De surcroît, la suppression de la taxe professionnel représente une perte de revenus considérable qui obligerait les départements et régions à se recentrer sur leurs missions prioritaires à savoir la solidarité et l’emploi pour les premiers, l’éducation et les transports pour les seconds, tout en délaissant certains secteurs comme la culture. Cependant, le budget alloué à la culture représente environ 1 % du budget général de l’État, l’aide des collectivités locales est donc essentielle à la pérennisation de la vie culturelle en France. Pour information, les communes dépensent chaque année pour la culture 7 milliards d’euros, les départements 1,2 milliards et les régions 900 millions soit les ¾ du budget du ministère de la Culture.
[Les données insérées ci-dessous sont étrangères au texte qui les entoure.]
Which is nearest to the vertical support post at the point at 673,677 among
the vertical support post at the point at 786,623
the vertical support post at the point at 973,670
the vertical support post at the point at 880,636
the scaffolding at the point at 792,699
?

Enfin, les acteurs politiques et les sociologues présagent le développement d’une inégalité culturelle sur le territoire. En effet, seule l’intervention du conseil général permet aux villes moyennes et zones rurales d’avoir une politique culturelle. La centralisation de la culture autour des grandes agglomérations rendrait alors difficile le travail des petites salles et des artistes (et plus particulièrement celui des jeunes artistes) dont la précarité est croissante ces dernières années.